**Selected text:**
start
Partnership Interest Purchase Agreement (this “Agreement”) entered into as of January 7, 2008 by and among TURBO LNG LLC, a Delaware limited liability company (“Purchaser”), CONTANGO SUNDANCE, INC., a Delaware corporation (the “Company”) and OSAKA GAS CO., LTD., a joint stock corporation incorporated under the laws of Japan, as Guarantor.

W I T N E S S E T H

WHEREAS, the Company owns a ten percent (10%) limited partnership interest (“Freeport LNG Interest”) in Freeport LNG Development, LP (“Freeport”), a limited partnership engaged in developing a liquefied natural gas receiving and gasification terminal in Freeport, Texas (the “Project”);

WHEREAS, the Company desires to sell the Freeport LNG Interest to Purchaser, and Purchaser desires to purchase from the Company, the Freeport LNG Interest, subject to the terms and conditions set forth in this Agreement;

WHEREAS, the Guarantor wishes to guarantee certain obligations of the Purchaser as set forth in this Agreement;

WHEREAS, the Board of Directors of the Company deems it advisable and in the best interests of the stockholders to consummate the sale provided for herein;

WHEREAS, the Board of Directors of the Guarantor and Osaka Gas Freedom Energy Corp., the sole member of Purchaser, are expected to determine on or before January 30, 2008, whether they deem it advisable and in the best interests of the stockholders or the holders of the capital interest, as the case may be, to consummate the sale provided for herein;

WHEREAS, in furtherance thereof, the Board of Directors of the Company has approved this Agreement; and

WHEREAS, the Board of Directors of the Company has recommended to the stockholders of the Company the approval of this Agreement.

NOW THEREFORE, in consideration of the representations, warranties, covenants, promises and the mutual agreements contained herein, the Parties agree as follows:

ARTICLE I

PURCHASE AND SALE OF FREEPORT LNG INTEREST

1.1 Purchase and Sale of Freeport LNG Interest . Upon and subject to the terms and conditions of this Agreement, on the Closing Date the Company shall sell to Purchaser, and Purchaser shall purchase from the Company all right, title and interest of the Company in and to the Freeport LNG Interest.
end
**Problem to solve:**
Write out the purchase agreement text word for word, from "WHEREAS, the Guarantor" to "of this Agreement.".

Dataset items:
start
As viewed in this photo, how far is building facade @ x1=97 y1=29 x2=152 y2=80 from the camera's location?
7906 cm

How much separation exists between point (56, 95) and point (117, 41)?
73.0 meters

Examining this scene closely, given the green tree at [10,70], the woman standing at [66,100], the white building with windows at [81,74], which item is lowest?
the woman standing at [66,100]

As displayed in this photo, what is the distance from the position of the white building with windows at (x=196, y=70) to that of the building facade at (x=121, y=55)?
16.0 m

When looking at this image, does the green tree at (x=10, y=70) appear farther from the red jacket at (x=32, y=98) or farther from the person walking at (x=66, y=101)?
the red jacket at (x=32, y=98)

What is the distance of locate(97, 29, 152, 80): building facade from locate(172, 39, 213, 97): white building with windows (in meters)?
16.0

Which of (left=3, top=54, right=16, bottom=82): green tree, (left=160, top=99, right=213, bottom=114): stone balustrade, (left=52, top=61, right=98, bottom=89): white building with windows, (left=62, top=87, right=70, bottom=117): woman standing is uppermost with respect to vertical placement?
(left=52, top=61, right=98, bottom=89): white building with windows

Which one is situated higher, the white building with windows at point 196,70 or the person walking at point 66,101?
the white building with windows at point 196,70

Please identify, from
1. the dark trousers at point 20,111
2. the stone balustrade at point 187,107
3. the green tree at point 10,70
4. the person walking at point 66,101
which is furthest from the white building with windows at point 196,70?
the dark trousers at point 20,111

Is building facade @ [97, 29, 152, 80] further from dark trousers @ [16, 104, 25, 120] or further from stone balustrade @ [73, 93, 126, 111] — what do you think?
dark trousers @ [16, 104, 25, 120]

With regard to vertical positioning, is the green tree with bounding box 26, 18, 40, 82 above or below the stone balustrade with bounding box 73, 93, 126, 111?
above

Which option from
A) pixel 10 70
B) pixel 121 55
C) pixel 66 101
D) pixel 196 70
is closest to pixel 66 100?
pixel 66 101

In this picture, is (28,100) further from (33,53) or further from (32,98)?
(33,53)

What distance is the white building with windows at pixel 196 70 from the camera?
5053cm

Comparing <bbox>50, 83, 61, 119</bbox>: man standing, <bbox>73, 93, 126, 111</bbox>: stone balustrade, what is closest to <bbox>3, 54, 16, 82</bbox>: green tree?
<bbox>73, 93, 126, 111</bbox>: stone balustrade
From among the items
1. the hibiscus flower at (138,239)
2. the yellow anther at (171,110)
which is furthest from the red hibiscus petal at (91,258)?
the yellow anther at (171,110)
end
**The completed task:**
WHEREAS, the Guarantor wishes to guarantee certain obligations of the Purchaser as set forth in this Agreement;

WHEREAS, the Board of Directors of the Company deems it advisable and in the best interests of the stockholders to consummate the sale provided for herein;

WHEREAS, the Board of Directors of the Guarantor and Osaka Gas Freedom Energy Corp., the sole member of Purchaser, are expected to determine on or before January 30, 2008, whether they deem it advisable and in the best interests of the stockholders or the holders of the capital interest, as the case may be, to consummate the sale provided for herein;

WHEREAS, in furtherance thereof, the Board of Directors of the Company has approved this Agreement; and

WHEREAS, the Board of Directors of the Company has recommended to the stockholders of the Company the approval of this Agreement.